Fig. 4: TEM- Schizont containing few to numerous round to elongated and varied size meronts (Magnification-4825X)
In spite of revolutionary progress made in diagnosis and control of avian coccidiosis, it is still challenging disease and placed among important economic disease of poultry. The annual losses worldwide due to avian coccidiosis is estimated to be at around $800 million (Williams, 1999). In the present investigation, the outbreak of coccidiosis was recorded at 16 week age. McDougald & Fitz-Coy (2008) also reported that coccidiosis due to E. necatrix mostly occur in older birds of 9-14 weeks possibly due to low reproductive capability of parasite, it fail to compete with other coccidian and hence diagnosed mostly in older birds. Mortality started due to accidental flooding of rain water into the shed which could have been the predisposing factor for occurrence of this outbreak. The clinical signs viz. bloody mucoid diarrhea, loss of skin pigmentation of shank and mortality observed in the investigation are akin to those earlier reports (Tyzzer et al.,1932; McDougald & Fitz-Coy, 2008; Shiferaw, 2006).

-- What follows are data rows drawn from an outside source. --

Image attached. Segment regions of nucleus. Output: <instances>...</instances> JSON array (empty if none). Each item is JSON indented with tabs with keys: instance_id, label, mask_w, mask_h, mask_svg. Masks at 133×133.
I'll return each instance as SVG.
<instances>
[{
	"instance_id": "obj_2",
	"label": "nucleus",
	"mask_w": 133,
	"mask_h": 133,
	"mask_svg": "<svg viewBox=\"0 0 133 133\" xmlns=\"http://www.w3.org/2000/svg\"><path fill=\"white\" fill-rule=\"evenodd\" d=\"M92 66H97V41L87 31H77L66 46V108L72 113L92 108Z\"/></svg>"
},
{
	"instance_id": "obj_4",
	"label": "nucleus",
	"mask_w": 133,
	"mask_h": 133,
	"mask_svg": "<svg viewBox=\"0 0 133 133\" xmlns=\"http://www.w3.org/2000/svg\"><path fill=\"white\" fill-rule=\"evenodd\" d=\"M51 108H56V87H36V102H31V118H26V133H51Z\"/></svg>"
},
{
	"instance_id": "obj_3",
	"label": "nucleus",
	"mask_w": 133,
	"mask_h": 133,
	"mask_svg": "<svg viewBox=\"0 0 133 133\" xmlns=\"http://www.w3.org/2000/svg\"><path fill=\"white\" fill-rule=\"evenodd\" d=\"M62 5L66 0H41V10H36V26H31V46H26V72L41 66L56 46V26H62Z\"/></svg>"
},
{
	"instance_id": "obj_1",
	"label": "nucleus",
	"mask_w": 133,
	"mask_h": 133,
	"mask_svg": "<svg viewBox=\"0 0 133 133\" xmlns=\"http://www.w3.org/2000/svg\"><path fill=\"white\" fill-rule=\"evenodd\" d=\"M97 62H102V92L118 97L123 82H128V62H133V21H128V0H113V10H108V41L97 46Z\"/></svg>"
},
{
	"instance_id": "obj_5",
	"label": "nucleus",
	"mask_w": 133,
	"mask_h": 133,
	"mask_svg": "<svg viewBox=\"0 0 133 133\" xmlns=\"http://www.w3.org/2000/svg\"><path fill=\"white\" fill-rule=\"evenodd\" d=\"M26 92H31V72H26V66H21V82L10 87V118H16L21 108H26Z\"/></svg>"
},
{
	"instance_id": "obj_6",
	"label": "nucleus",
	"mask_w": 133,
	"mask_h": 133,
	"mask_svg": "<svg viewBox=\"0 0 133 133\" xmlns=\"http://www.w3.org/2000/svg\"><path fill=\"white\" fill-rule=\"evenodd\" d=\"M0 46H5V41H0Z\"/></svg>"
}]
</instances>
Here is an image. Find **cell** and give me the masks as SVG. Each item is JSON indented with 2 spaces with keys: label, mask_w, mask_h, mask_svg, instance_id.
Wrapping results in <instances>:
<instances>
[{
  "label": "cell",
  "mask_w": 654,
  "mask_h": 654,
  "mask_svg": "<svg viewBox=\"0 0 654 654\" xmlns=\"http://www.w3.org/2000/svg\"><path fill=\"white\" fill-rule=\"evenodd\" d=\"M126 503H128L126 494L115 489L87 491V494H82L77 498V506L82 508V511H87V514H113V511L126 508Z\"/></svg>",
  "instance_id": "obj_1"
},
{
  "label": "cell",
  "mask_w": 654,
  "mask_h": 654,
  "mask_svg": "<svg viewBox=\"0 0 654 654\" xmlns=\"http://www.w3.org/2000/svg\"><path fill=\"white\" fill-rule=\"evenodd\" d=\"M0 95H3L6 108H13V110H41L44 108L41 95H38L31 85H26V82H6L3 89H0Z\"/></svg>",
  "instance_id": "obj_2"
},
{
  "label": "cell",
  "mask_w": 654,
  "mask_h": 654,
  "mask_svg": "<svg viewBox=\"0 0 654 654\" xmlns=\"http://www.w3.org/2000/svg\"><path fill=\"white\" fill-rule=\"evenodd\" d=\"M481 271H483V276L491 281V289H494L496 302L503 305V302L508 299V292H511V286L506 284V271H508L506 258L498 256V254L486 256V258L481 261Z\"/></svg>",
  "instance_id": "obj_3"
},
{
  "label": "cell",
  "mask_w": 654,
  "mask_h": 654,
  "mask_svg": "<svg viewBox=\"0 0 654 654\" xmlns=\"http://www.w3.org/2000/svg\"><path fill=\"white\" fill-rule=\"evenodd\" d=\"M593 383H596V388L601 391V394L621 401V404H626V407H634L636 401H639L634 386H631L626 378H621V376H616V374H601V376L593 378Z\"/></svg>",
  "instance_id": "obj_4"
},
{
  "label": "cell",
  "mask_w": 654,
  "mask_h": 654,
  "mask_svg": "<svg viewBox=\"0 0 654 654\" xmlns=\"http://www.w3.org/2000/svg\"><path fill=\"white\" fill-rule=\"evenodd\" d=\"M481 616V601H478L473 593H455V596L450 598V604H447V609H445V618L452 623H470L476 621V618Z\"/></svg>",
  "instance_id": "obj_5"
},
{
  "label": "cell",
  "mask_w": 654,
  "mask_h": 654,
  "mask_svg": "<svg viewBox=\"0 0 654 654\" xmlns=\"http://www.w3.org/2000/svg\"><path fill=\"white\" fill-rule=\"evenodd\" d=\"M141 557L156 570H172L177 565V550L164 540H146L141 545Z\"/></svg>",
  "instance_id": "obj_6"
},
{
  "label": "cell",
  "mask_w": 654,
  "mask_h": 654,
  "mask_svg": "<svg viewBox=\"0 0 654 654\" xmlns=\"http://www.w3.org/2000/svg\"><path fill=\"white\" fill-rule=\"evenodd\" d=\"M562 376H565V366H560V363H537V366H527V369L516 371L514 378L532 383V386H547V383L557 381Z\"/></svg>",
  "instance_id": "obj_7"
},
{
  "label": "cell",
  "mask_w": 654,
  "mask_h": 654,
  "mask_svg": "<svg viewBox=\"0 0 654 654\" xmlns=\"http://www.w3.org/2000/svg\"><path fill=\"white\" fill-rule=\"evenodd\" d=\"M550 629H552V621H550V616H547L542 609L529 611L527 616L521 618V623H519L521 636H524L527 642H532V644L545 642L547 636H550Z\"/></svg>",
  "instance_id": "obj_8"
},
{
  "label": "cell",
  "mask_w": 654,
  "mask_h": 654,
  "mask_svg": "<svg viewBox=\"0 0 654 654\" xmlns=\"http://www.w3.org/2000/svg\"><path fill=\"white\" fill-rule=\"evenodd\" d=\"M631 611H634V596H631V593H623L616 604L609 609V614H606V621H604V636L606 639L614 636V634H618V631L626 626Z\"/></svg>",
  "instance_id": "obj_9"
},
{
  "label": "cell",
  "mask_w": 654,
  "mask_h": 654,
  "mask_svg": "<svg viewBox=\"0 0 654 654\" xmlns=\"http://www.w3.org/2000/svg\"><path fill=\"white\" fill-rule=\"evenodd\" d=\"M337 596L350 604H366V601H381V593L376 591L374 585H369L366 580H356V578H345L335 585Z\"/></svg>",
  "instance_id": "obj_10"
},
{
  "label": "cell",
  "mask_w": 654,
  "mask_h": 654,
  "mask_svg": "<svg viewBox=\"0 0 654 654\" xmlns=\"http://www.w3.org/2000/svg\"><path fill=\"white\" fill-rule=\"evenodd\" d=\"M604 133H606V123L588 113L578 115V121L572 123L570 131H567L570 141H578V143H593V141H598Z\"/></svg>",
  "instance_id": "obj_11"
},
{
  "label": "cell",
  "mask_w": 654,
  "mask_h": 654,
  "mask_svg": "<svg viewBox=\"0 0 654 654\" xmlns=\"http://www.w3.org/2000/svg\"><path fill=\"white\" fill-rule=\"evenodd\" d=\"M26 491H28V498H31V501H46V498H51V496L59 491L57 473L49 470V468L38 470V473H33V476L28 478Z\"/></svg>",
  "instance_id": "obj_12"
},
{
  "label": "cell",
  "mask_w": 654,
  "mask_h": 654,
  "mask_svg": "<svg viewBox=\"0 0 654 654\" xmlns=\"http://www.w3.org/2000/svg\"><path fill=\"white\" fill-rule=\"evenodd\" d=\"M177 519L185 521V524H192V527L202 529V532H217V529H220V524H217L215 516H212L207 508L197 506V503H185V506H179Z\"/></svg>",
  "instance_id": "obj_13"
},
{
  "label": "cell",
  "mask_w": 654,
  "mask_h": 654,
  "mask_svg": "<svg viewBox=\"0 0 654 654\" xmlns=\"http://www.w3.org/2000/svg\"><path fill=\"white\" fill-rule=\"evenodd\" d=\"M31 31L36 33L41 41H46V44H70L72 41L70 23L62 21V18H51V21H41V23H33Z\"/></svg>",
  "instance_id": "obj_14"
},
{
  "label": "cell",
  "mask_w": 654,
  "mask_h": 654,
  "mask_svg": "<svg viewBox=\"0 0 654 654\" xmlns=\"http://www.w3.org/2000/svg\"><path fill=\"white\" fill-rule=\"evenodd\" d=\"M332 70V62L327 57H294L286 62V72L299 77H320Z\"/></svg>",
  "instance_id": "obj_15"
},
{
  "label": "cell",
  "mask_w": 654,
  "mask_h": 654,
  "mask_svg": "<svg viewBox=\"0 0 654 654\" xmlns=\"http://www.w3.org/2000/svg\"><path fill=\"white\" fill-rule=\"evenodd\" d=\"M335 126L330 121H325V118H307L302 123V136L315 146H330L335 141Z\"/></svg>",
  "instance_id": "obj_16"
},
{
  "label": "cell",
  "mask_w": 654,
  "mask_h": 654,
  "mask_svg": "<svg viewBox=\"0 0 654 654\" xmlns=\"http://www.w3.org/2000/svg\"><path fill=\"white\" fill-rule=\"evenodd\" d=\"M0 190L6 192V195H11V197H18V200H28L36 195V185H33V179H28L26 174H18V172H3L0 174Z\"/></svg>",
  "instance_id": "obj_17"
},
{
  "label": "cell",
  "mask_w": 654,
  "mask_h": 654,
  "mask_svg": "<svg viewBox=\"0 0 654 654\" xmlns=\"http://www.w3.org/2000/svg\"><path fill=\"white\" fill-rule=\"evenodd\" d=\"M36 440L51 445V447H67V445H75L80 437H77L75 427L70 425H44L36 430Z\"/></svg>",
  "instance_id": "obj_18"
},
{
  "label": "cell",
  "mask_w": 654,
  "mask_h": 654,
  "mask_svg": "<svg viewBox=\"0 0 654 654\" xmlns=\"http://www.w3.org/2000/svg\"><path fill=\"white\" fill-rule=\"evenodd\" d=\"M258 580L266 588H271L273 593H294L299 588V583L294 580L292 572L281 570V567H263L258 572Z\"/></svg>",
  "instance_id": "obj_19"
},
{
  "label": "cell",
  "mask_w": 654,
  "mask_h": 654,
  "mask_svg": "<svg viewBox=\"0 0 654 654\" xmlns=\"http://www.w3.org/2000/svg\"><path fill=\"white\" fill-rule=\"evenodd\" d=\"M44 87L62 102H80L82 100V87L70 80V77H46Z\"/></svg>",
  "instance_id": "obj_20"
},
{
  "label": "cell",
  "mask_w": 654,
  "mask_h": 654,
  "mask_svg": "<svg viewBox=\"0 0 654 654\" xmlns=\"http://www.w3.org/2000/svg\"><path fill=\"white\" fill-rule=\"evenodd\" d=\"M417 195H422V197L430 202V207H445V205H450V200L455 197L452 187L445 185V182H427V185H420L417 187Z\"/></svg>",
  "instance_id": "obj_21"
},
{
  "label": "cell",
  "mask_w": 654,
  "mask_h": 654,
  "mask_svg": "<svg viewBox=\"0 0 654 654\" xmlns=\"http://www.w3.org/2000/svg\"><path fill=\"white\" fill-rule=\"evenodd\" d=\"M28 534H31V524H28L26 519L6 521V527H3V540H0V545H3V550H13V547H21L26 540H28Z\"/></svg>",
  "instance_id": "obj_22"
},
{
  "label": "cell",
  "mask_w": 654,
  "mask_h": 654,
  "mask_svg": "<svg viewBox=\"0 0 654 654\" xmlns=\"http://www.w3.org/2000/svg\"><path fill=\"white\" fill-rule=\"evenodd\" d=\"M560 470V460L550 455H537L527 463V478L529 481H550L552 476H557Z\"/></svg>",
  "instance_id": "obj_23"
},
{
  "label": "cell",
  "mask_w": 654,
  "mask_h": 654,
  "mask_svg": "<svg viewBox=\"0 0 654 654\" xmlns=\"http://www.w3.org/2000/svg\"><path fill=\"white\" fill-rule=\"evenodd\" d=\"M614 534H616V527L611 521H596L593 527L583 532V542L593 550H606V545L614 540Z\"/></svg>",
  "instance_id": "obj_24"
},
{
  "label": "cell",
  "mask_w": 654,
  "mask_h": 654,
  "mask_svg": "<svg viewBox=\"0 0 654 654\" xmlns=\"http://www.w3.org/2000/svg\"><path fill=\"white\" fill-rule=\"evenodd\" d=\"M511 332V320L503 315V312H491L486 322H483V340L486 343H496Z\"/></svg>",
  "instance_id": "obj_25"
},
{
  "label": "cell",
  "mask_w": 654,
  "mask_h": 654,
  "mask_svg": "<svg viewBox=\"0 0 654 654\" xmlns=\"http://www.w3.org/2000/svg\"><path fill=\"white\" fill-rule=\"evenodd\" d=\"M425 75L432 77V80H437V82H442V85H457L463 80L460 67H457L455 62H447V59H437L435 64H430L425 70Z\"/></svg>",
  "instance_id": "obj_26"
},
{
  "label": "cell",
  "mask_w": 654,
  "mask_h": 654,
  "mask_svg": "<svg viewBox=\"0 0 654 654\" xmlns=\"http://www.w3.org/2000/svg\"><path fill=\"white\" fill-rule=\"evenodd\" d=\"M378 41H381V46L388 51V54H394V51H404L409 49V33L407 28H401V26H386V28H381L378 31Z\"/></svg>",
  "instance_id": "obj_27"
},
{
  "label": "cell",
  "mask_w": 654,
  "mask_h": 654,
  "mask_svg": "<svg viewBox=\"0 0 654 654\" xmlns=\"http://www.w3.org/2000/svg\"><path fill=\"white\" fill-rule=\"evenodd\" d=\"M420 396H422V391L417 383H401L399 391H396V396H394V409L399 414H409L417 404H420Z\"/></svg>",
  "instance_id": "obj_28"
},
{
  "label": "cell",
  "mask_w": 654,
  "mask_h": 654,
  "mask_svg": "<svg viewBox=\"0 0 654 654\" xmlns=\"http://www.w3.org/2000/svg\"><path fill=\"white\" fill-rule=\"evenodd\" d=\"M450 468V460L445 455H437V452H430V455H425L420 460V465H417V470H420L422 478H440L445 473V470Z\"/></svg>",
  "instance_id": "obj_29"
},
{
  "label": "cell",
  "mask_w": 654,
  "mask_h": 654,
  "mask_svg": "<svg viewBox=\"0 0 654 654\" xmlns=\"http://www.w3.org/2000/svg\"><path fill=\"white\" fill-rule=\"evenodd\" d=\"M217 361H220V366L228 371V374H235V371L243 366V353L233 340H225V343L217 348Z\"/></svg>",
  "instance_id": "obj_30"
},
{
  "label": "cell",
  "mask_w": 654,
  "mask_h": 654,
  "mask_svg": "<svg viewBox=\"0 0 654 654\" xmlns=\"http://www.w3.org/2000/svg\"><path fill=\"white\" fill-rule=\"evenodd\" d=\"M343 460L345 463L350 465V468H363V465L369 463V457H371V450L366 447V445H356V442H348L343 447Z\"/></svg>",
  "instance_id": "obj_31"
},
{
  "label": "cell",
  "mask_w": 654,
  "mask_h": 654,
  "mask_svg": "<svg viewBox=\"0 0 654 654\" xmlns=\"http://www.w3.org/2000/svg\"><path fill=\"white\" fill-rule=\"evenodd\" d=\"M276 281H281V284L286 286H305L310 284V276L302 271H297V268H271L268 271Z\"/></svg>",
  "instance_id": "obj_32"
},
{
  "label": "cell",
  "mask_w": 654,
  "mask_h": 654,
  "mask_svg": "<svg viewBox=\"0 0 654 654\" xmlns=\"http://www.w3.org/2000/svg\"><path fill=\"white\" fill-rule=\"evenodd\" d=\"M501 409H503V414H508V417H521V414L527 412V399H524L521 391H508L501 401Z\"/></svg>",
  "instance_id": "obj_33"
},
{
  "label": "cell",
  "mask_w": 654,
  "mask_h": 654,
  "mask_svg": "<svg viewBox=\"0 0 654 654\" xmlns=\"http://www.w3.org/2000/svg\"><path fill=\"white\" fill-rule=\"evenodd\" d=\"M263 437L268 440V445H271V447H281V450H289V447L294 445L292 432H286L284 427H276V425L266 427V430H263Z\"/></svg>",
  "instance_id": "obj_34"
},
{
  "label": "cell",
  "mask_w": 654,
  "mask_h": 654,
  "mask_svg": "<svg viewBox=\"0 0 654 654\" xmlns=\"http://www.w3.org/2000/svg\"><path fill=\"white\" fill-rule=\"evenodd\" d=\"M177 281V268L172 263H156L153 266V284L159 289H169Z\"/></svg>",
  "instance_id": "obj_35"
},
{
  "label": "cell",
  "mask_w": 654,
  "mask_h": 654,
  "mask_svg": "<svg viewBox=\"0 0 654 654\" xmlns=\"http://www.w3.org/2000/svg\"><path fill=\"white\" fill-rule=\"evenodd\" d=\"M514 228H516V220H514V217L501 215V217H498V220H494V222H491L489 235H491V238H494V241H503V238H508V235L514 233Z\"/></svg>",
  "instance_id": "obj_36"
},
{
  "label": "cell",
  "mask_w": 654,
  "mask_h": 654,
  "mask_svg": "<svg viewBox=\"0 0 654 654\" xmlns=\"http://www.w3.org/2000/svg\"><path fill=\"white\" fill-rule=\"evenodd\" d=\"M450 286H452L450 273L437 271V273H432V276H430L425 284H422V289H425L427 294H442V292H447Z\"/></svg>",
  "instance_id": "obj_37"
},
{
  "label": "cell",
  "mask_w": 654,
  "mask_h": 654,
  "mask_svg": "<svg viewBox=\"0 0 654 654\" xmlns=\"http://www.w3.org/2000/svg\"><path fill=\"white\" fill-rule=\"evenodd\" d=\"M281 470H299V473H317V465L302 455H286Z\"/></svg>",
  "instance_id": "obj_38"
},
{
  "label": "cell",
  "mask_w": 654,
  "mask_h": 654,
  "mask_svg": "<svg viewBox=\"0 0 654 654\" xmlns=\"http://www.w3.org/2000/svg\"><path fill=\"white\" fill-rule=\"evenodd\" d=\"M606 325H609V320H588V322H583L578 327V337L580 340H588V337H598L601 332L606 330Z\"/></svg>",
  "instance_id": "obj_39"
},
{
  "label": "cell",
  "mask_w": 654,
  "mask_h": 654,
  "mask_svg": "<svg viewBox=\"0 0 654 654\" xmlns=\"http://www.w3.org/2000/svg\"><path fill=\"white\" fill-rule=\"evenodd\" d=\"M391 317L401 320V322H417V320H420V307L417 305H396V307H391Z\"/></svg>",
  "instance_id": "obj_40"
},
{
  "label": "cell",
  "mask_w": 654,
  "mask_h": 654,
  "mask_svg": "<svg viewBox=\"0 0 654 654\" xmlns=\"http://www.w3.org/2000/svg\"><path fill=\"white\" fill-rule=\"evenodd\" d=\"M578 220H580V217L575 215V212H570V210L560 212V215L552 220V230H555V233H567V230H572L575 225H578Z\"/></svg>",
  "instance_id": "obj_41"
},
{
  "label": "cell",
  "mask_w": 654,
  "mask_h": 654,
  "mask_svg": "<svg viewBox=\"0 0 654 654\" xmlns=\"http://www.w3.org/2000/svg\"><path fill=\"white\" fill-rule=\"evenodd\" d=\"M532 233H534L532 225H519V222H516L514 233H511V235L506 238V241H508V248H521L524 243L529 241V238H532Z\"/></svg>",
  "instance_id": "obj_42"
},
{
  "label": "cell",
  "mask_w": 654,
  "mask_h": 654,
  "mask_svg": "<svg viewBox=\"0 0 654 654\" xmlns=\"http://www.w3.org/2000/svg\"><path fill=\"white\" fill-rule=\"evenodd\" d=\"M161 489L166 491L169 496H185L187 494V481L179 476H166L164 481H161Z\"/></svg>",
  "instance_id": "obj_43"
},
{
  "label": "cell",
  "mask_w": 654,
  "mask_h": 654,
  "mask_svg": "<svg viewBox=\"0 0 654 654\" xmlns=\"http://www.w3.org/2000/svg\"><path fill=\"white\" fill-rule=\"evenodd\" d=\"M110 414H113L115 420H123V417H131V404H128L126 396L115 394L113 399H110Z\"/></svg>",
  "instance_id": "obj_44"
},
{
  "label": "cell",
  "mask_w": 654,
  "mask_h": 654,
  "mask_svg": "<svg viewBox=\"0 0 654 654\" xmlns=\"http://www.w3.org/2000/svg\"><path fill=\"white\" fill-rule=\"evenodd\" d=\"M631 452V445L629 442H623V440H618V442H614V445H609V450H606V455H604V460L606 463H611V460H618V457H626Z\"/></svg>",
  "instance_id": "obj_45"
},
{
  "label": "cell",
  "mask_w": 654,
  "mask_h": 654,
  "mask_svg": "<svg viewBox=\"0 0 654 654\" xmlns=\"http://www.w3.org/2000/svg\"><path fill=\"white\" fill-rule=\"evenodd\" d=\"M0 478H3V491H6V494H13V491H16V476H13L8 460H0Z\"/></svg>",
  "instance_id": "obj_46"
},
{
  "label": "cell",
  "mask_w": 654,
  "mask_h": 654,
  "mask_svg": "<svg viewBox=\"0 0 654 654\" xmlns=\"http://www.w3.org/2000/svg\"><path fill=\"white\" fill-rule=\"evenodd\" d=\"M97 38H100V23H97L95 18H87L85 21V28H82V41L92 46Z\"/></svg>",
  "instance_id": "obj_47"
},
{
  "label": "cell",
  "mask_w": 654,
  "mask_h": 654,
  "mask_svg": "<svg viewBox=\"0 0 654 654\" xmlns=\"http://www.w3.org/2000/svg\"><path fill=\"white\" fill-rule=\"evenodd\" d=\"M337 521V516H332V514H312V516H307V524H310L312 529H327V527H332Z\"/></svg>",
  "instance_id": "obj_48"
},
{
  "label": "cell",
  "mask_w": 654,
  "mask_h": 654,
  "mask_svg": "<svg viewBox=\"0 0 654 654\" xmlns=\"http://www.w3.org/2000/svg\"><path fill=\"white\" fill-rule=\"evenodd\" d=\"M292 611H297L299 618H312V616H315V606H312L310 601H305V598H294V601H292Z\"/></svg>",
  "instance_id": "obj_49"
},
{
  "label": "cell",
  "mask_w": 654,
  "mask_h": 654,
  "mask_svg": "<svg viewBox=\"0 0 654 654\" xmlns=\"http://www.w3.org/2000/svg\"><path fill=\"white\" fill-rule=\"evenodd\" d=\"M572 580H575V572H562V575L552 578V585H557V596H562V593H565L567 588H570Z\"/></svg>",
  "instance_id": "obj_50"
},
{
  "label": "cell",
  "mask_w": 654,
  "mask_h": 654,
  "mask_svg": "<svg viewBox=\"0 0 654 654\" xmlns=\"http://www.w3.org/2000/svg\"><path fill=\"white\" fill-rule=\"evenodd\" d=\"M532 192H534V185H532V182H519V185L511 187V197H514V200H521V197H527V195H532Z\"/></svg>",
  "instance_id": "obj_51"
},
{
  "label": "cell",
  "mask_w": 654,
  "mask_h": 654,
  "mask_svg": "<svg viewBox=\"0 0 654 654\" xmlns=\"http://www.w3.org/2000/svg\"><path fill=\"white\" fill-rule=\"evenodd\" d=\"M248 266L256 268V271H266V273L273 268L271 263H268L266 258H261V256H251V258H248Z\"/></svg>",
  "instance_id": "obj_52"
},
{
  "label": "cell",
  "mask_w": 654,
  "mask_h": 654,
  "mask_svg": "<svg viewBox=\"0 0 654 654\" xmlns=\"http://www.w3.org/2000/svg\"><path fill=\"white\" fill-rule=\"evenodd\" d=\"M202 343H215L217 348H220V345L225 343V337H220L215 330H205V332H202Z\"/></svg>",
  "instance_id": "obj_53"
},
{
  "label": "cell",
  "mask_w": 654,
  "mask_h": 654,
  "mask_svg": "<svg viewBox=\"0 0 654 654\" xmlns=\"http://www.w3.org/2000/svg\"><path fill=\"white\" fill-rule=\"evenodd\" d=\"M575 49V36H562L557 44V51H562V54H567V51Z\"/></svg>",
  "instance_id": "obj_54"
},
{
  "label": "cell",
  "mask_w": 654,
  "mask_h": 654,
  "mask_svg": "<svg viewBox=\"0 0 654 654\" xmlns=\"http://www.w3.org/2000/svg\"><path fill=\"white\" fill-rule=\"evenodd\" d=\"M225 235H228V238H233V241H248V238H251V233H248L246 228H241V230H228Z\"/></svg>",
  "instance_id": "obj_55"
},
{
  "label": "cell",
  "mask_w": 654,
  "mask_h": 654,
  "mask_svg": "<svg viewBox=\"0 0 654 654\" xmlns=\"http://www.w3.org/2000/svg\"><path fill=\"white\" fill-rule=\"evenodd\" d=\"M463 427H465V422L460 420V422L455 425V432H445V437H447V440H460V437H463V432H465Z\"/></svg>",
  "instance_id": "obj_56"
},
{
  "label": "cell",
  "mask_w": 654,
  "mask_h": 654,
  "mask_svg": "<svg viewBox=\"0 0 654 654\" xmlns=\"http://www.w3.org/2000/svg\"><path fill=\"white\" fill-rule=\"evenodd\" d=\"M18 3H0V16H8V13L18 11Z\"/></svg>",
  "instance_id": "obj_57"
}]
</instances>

The gross and histopathological changes observed in the present investigation are in agreement with observations recorded earlier in coccidiosis due to E. necatrix (Tyzzer et al. (1932); Soomro et al. (2001); Patra et al. (2009) McDougald & Fitz-Coy, 2008; Williams, 1999; Shiferaw, 2006). The similarity in the lesions caused by E. maxima and E. necatrix infections and part of intestine affected as well as lesions due to necrotic enteritis pose a challenge in differential diagnosis of these diseases (McDougald & Fitz-Coy, 2008). Moreover, published literature suggest that, the gametogony of E. necatrix occur in caeca and oocyst shedding without any lesion in caeca which is characteristic feature of E. necatrix was also noticed in the present investigation. This characteristic feature is also used for identification of E. necatrix from other species of chicken coccidia (McDougald & Fitz-Coy, 2008).
In conclusion, present paper describe the outbreak intestinal coccidiosis due to E. necatrix in a 16 week old Rajasree birds and recorded 11.38% mortality over three week period. A detail gross, histopathology and electron microscopy study in intestinal coccidiosis due to E. necatrix has been described and discussed.